## DATASET RECORDS
--- Start ---

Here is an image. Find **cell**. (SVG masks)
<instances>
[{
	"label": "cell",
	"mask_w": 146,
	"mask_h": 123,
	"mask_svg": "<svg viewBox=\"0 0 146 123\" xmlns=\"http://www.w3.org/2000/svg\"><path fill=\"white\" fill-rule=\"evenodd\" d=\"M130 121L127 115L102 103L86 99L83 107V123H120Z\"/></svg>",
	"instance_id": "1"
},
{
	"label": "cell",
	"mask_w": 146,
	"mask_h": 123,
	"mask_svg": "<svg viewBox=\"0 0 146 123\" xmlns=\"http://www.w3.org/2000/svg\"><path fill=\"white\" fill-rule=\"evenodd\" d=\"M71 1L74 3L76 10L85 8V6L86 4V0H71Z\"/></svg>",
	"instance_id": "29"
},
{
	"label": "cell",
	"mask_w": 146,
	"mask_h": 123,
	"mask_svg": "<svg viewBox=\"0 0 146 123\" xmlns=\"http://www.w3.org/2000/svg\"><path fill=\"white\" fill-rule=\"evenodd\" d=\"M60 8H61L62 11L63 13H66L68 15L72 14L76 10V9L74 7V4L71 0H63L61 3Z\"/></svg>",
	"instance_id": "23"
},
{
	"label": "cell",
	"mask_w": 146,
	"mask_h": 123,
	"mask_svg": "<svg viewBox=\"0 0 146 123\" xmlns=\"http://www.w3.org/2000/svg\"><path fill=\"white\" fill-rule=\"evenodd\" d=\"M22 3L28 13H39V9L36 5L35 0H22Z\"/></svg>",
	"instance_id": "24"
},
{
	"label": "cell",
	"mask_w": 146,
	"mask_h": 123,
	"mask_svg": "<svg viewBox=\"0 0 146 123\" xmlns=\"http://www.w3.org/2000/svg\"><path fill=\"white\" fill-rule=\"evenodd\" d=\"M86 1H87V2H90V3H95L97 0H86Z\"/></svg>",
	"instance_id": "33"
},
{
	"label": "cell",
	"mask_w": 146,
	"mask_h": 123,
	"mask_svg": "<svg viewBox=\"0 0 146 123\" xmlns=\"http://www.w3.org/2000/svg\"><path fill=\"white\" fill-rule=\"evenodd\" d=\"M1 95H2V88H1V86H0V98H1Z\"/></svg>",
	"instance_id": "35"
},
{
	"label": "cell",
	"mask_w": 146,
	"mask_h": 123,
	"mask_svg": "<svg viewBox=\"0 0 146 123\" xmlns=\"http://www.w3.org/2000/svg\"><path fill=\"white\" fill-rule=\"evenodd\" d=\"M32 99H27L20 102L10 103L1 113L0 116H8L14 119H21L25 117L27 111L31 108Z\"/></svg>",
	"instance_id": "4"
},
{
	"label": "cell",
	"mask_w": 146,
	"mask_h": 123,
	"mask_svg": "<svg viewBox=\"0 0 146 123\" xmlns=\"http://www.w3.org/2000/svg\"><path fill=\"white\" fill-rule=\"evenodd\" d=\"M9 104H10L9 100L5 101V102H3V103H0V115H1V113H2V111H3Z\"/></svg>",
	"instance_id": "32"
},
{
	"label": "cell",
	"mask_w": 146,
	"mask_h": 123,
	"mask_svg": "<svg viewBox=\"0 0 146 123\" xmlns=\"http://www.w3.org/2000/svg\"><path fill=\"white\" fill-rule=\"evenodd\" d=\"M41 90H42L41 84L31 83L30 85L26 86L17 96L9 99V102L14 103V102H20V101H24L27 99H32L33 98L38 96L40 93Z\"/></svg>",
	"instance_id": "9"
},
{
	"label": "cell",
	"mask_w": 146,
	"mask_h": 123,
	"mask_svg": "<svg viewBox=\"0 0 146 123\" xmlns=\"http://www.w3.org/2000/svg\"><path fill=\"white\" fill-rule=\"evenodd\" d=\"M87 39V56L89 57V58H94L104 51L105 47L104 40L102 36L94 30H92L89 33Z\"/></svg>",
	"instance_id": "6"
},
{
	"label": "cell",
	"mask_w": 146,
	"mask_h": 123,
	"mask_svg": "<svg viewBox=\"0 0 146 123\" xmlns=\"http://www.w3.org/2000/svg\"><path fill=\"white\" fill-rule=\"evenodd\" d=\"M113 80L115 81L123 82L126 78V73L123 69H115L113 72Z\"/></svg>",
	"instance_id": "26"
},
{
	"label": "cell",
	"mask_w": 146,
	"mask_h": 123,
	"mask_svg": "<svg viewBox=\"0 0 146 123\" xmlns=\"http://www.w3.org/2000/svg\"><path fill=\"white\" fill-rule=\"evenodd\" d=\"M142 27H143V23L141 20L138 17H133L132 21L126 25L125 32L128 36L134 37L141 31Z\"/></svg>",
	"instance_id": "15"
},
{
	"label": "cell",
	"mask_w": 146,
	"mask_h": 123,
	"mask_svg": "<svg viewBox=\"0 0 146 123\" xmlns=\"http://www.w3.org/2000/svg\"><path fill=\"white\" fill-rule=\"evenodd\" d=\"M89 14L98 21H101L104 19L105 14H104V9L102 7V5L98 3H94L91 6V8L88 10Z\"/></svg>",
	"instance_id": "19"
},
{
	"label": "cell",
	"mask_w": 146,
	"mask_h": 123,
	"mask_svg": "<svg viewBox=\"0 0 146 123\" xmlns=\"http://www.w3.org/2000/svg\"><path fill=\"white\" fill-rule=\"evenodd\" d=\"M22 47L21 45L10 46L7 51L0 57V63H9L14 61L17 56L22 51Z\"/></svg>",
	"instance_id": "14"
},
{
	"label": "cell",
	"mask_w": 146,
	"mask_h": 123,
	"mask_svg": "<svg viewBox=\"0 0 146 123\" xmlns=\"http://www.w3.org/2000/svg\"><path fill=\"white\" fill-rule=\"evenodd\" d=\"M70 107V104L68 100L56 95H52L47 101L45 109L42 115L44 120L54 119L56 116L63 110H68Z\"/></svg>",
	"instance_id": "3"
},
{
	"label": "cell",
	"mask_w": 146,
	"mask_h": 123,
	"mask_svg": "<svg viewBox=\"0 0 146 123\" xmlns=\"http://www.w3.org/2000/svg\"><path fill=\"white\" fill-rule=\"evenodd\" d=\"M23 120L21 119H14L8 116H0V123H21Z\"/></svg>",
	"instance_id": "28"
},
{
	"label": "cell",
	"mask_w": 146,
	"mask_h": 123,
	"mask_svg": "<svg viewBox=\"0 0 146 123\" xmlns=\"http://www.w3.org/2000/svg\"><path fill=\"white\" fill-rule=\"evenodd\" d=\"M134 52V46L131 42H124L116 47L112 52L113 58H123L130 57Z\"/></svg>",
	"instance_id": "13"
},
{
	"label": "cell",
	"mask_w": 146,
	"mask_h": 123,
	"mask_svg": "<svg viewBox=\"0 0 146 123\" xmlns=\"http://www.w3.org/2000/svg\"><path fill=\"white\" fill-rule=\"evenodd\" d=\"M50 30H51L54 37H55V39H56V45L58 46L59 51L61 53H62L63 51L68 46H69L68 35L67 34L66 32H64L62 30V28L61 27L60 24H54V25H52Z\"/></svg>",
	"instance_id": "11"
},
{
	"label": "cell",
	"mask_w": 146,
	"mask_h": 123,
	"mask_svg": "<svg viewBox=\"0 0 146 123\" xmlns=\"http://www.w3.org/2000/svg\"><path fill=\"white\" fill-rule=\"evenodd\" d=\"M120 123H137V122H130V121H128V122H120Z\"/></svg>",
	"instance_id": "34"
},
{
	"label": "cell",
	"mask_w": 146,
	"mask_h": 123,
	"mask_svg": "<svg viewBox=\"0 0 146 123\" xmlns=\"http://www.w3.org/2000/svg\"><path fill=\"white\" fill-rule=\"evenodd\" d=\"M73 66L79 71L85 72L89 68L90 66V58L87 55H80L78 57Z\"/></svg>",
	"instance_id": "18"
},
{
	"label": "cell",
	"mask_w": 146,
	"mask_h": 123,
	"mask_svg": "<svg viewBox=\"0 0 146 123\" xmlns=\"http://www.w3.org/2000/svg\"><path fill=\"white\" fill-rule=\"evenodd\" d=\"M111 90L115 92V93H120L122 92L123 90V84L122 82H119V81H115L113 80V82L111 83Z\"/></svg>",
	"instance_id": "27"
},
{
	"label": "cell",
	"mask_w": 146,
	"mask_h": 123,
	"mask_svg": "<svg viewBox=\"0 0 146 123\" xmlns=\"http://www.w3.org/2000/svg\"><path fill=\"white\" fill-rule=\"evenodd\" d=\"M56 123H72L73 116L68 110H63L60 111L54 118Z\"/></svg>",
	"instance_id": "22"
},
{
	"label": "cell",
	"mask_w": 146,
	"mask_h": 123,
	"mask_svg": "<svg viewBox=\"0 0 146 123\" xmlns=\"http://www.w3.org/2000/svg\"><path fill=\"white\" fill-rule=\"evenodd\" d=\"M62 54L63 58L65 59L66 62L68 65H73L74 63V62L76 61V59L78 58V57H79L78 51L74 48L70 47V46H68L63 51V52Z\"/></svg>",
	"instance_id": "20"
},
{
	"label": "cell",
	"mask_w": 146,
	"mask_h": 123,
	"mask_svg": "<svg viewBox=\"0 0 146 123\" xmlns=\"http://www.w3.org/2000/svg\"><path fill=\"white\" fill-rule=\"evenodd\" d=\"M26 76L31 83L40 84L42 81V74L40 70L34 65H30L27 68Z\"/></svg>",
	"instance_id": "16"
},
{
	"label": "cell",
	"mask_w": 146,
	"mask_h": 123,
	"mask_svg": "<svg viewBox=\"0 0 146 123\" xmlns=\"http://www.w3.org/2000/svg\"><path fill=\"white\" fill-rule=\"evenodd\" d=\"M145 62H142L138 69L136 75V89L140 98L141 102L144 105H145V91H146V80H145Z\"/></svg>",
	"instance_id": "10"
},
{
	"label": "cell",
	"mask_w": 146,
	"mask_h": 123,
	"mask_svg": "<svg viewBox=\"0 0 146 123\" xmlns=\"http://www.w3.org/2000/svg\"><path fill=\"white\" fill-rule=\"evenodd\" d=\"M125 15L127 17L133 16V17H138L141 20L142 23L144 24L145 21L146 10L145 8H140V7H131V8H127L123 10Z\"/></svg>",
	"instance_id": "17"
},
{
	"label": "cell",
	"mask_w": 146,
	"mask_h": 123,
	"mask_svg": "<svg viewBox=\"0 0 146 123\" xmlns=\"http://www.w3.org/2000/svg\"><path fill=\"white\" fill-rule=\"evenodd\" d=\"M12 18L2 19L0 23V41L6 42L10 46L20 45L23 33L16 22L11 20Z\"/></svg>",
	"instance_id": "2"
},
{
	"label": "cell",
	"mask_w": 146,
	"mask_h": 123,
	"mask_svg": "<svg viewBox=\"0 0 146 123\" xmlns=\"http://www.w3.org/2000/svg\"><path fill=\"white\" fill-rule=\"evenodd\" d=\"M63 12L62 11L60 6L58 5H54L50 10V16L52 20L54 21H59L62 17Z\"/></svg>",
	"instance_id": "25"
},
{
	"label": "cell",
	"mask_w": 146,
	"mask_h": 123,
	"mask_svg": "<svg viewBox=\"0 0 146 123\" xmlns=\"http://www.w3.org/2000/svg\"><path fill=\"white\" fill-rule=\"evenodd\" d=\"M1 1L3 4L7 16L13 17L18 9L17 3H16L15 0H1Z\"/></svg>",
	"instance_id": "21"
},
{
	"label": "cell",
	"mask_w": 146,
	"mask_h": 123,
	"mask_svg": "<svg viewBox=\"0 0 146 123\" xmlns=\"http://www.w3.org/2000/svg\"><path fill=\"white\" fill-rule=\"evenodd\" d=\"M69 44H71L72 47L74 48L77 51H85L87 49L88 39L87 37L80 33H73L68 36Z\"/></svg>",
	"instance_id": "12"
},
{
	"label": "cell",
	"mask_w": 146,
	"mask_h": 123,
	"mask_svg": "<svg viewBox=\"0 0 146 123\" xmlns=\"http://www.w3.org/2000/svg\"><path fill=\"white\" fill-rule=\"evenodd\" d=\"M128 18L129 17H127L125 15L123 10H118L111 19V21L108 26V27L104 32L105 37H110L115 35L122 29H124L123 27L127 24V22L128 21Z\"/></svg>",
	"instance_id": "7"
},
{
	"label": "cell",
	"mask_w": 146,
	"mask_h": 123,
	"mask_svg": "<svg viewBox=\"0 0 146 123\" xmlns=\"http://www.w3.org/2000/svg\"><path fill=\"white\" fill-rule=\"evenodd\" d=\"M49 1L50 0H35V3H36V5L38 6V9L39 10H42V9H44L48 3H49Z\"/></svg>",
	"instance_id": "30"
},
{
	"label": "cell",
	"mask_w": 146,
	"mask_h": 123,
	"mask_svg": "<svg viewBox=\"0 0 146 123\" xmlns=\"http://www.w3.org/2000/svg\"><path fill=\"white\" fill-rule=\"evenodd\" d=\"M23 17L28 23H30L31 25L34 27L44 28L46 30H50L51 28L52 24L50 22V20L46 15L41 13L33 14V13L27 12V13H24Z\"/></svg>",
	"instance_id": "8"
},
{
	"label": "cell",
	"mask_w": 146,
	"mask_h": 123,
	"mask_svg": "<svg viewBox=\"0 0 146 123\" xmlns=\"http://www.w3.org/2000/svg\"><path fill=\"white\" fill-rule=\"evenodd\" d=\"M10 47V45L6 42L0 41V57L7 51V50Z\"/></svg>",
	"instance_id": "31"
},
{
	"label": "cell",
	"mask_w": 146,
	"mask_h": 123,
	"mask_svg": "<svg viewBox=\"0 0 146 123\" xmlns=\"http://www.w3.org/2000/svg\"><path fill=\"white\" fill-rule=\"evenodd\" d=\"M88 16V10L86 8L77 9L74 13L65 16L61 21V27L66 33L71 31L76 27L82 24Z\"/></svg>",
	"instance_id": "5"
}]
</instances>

--- End ---

## WORK REQUIRED
Can you echo the items line for line, starting at the very first line and ending with the line that contains "3L28 13H39V9L36 5L35", with both of those lines included?

## ANSWER FOR THIS EXERCISE
Here is an image. Find **cell**. (SVG masks)
<instances>
[{
	"label": "cell",
	"mask_w": 146,
	"mask_h": 123,
	"mask_svg": "<svg viewBox=\"0 0 146 123\" xmlns=\"http://www.w3.org/2000/svg\"><path fill=\"white\" fill-rule=\"evenodd\" d=\"M130 121L127 115L102 103L86 99L83 107V123H120Z\"/></svg>",
	"instance_id": "1"
},
{
	"label": "cell",
	"mask_w": 146,
	"mask_h": 123,
	"mask_svg": "<svg viewBox=\"0 0 146 123\" xmlns=\"http://www.w3.org/2000/svg\"><path fill=\"white\" fill-rule=\"evenodd\" d=\"M71 1L74 3L76 10L85 8V6L86 4V0H71Z\"/></svg>",
	"instance_id": "29"
},
{
	"label": "cell",
	"mask_w": 146,
	"mask_h": 123,
	"mask_svg": "<svg viewBox=\"0 0 146 123\" xmlns=\"http://www.w3.org/2000/svg\"><path fill=\"white\" fill-rule=\"evenodd\" d=\"M60 8H61L62 11L63 13H66L68 15L72 14L76 10V9L74 7V4L71 0H63L61 3Z\"/></svg>",
	"instance_id": "23"
},
{
	"label": "cell",
	"mask_w": 146,
	"mask_h": 123,
	"mask_svg": "<svg viewBox=\"0 0 146 123\" xmlns=\"http://www.w3.org/2000/svg\"><path fill=\"white\" fill-rule=\"evenodd\" d=\"M22 3L28 13H39V9L36 5L35 0H22Z\"/></svg>",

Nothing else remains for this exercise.